■ Task prompt: Copy out every row containing the string "Rect", keeping each one unchanged.

■ A block of data:
************

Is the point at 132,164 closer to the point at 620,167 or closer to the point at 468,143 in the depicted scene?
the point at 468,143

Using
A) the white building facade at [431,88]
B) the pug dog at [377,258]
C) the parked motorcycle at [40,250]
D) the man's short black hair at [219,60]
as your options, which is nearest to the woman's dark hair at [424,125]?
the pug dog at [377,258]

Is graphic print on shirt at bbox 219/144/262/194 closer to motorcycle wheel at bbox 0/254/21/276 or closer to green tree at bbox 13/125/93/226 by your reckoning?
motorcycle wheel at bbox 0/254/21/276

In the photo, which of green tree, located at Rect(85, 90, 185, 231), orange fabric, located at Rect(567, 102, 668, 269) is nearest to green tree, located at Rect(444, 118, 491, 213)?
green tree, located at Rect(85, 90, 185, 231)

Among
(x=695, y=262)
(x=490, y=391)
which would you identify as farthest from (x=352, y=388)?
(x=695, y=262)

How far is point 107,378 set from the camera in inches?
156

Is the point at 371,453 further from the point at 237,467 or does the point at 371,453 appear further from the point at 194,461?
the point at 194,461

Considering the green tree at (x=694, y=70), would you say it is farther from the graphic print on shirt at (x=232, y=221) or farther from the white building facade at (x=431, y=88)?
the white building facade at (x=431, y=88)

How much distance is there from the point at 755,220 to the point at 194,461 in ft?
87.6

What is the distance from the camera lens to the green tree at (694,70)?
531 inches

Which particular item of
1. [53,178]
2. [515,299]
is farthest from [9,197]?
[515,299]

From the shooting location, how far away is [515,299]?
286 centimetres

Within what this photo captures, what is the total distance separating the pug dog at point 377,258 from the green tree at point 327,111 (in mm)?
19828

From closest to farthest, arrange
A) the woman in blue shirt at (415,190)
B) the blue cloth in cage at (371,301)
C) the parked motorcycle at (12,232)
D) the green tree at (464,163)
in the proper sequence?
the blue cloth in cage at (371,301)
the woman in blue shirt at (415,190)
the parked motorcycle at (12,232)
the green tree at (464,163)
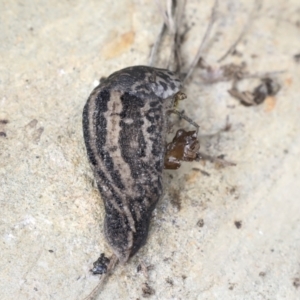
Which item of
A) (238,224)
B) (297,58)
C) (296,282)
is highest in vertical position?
(297,58)

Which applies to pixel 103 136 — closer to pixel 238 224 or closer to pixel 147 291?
pixel 147 291

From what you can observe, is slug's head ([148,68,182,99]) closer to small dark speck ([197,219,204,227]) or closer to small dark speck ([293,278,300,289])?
small dark speck ([197,219,204,227])

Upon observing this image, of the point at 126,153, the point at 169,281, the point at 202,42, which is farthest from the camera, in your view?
the point at 202,42

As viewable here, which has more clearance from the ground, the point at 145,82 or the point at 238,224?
the point at 145,82

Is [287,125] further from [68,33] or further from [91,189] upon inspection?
[68,33]

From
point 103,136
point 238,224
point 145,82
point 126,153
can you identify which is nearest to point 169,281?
point 238,224

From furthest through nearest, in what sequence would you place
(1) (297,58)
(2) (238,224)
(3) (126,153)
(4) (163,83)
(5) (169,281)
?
1. (1) (297,58)
2. (2) (238,224)
3. (4) (163,83)
4. (5) (169,281)
5. (3) (126,153)

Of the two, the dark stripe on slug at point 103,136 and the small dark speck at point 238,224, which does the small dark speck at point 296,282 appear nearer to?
the small dark speck at point 238,224
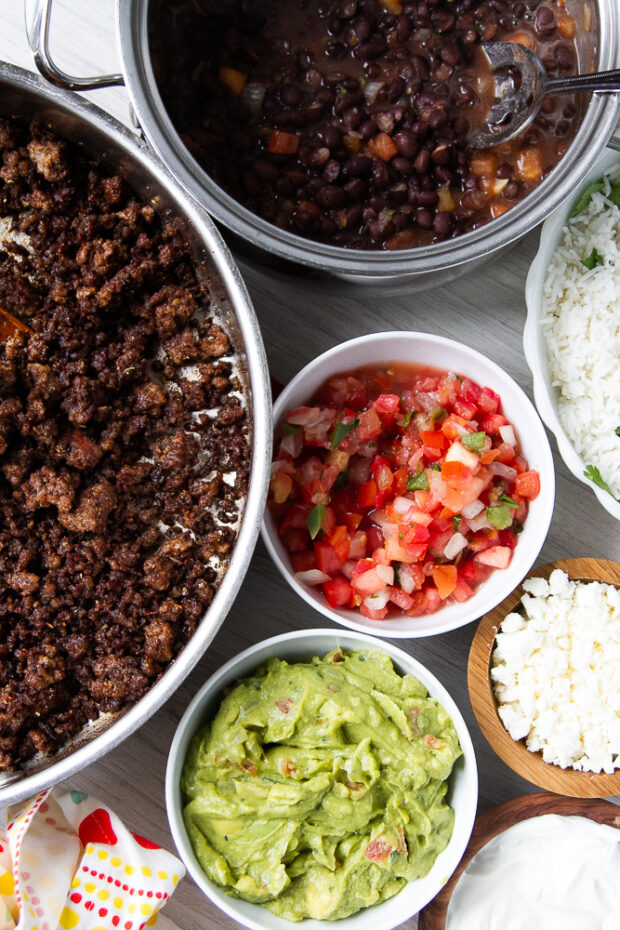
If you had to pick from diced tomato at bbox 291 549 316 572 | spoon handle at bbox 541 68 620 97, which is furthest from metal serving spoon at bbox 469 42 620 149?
diced tomato at bbox 291 549 316 572

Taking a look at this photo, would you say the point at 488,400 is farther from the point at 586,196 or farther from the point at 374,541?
the point at 586,196

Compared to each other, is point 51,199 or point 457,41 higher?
point 457,41

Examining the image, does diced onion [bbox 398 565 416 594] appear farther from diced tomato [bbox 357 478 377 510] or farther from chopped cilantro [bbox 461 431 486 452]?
chopped cilantro [bbox 461 431 486 452]

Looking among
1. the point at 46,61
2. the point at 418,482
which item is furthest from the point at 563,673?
the point at 46,61

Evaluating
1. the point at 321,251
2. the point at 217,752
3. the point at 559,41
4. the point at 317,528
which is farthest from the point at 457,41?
the point at 217,752

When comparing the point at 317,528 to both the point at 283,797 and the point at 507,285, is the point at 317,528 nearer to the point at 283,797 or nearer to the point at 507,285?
the point at 283,797

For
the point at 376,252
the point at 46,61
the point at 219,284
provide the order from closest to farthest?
the point at 46,61 → the point at 376,252 → the point at 219,284

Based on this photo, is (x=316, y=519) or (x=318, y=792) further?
(x=316, y=519)
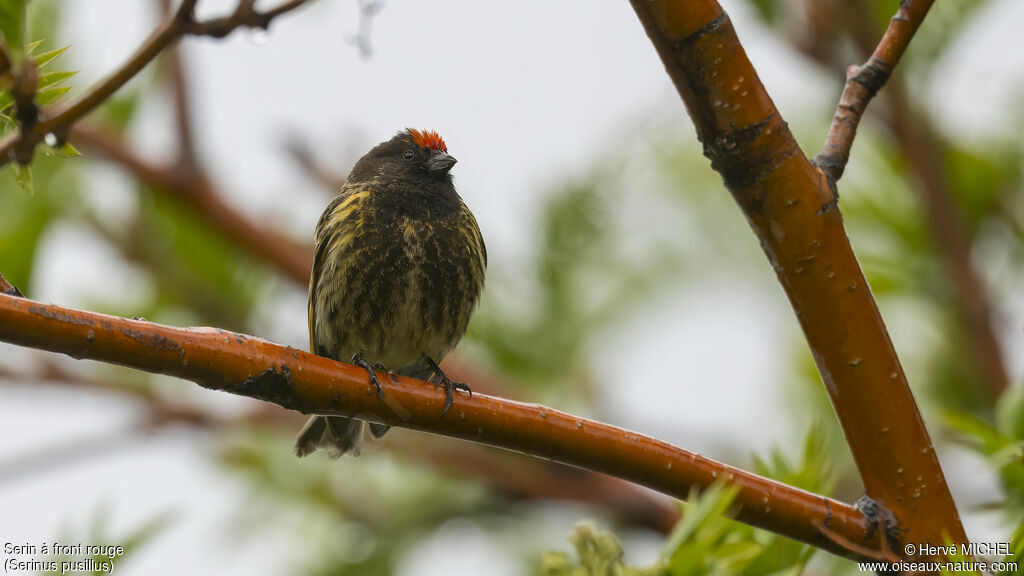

************

■ Exercise result:
In the photo, which of green tree, located at Rect(85, 90, 185, 231), orange fabric, located at Rect(567, 102, 668, 269) is nearest to green tree, located at Rect(444, 118, 491, 213)?
green tree, located at Rect(85, 90, 185, 231)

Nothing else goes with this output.